◆ TEKS YANG DIBERIKAN:
++++++++++++++++++++
Kapolda Sultra: KBST Berkontribusi dalam Penegakan Hukum di Sultra

Pena Kendari234 views

PENASULTRA.COM, KENDARI — Kantor Bahasa Provinsi Sulawesi Tenggara (KBST) menerima penghargaan dari Kepolisian Daerah (Polda) Sulawesi Tenggara Sultra dalam hal fasilitas bantuan teknis untuk penegak hukum di wilayah Sulawesi Tenggara di Aula Dhacara pada Senin, 28 Maret 2022.

Anugerah ini diserahkan langsung oleh Kapolda Sulawesi Tenggara, Irjenpol Teguh Pristiwanto, kepada Kepala KBST, Herawati, dalam acara Peningkatan Profesionalisme Layanan Bahasa dan Hukum bagi Penyidik Polda Sulawesi Tenggara. Hadir pula dalam acara ini para pejabat utama (PJU) Polda Sulawesi Tenggara, Kepala Badan Pengembangan dan Pembinaan Bahasa, E. Aminudin Aziz, Kasat Reskrim, dan 50 orang penyidik di lingkup Polda Sulawesi Tenggara.
++++++++++++++++++++
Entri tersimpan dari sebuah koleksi

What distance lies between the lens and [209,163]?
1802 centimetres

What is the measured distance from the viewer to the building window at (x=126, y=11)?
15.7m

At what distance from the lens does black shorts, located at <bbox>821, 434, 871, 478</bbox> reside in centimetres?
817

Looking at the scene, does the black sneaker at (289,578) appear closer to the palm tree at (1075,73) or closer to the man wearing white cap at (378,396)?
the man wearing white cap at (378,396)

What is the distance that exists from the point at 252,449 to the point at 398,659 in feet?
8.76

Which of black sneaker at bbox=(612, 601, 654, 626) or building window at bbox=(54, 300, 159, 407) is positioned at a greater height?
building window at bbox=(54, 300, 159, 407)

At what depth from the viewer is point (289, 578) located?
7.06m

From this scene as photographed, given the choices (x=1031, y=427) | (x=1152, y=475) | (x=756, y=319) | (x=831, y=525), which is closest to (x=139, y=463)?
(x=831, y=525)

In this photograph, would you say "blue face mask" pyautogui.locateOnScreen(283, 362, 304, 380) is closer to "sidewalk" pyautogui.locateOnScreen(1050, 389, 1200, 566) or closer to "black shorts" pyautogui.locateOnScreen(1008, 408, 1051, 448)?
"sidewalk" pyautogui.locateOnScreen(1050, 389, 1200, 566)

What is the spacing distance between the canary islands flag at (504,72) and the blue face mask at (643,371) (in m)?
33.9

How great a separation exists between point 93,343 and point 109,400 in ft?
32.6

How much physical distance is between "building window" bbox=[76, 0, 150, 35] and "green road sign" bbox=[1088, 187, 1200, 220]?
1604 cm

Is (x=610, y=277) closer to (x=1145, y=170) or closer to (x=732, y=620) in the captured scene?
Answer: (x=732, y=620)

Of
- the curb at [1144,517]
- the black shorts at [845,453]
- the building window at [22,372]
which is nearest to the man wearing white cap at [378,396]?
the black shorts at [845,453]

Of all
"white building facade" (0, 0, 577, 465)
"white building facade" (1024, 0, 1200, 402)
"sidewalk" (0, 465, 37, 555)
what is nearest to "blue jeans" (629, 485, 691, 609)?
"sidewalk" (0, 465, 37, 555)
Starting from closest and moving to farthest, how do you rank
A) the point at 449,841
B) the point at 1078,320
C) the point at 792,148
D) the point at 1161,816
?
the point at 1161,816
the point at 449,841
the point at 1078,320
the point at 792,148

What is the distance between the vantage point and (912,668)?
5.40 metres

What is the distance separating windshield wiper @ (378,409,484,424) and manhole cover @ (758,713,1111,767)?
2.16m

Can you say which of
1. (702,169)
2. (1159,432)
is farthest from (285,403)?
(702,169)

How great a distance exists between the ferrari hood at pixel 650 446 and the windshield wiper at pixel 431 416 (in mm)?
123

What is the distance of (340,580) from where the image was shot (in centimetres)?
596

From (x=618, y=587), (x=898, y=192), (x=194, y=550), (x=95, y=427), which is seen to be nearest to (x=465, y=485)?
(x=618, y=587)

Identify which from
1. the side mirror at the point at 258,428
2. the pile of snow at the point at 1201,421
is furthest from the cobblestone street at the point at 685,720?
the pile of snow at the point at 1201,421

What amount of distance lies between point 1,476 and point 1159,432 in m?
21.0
++++++++++++++++++++
◆ TUGAS ANDA:
1) Tuliskan kembali apa adanya entri-entri di atas, mulai dari baris yang memuat "What is the distance between" hingga entri terakhir, dengan kedua ujungnya ikut disertakan.
2) Lanjutkan berita tentang penghargaan Polda Sulawesi Tenggara kepada Kantor Bahasa Provinsi Sulawesi Tenggara dari bagian tempat berita itu berhenti.

◆ JAWABAN BERURUTAN:
1)
What is the distance between the vantage point and (912,668)?
5.40 metres

What is the distance separating windshield wiper @ (378,409,484,424) and manhole cover @ (758,713,1111,767)?
2.16m

Can you say which of
1. (702,169)
2. (1159,432)
is farthest from (285,403)?
(702,169)

How great a distance exists between the ferrari hood at pixel 650 446 and the windshield wiper at pixel 431 416 (in mm)?
123

What is the distance of (340,580) from where the image was shot (in centimetres)?
596

From (x=618, y=587), (x=898, y=192), (x=194, y=550), (x=95, y=427), which is seen to be nearest to (x=465, y=485)?
(x=618, y=587)

Identify which from
1. the side mirror at the point at 258,428
2. the pile of snow at the point at 1201,421
is furthest from the cobblestone street at the point at 685,720?
the pile of snow at the point at 1201,421

What amount of distance lies between point 1,476 and point 1159,432 in m?
21.0

2)
Kapolda Sultra mengatakan, “Menurut data Ditreskrimsus, pada tahun 2021—2022, ada 389 kasus siber yang terjadi di Sulawesi Tenggara dan 226 kasus atau sekitar 58% yang memerlukan ahli bahasa.” Sinergisitas yang sudah terjalin ini merupakan hasil dari nota kesepakatan antara Kepolisian Republik Indonesia dan Kementerian Pendidikan, Kebudayaan, Riset, dan Teknologi serta perjanjian kerja sama antara Polda Sulawesi Tenggara dan Badan Pengembangan dan Pembinaan Bahasa. Kapolda Sultra berharap agar sinergisitas ini tetap terjalin dengan baik, khususnya bantuan di bidang informasi dan transaksi elektronik.

Kepala KBST membuka acara Peningkatan Profesionalisme Layanan Bahasa dan Hukum bagi Penyidik Polda Sulawesi Tenggara secara resmi. “Bahasa dan hukum bertalian dengan linguistik forensik untuk penanganan konflik kebahasaan. Linguistik forensik merupakan cabang linguistik yang menganalisis dan mengkaji aspek kebahasaan sebagai alat bantu pembuktian di peradilan dan hukum,” ujar Kepala KBST dalam sambutannya pada kegiatan tersebut.

Narasumber Peningkatan Profesionalisme Layanan Bahasa dan Hukum bagi Penyidik Polda Sulawesi Tenggara, yaitu Kepala Badan Bahasa, E. Aminudin Aziz; Dirreskrimsus Polda Sultra, Kombespol Heri Tri Maryadi; dan ahli bahasa KBST, Jamaluddin M. Ketiga narasumber menyampaikan materi, di antaranya Linguistik Forensik untuk Penanganan Konflik Kebahasaan, Penegakan Hukum pada Kasus-Kasus Kebahasaan di Sulawesi Tenggara, dan Selayang Pandang Kasus-Kasus Kebahasaan di Sulawesi Tenggara.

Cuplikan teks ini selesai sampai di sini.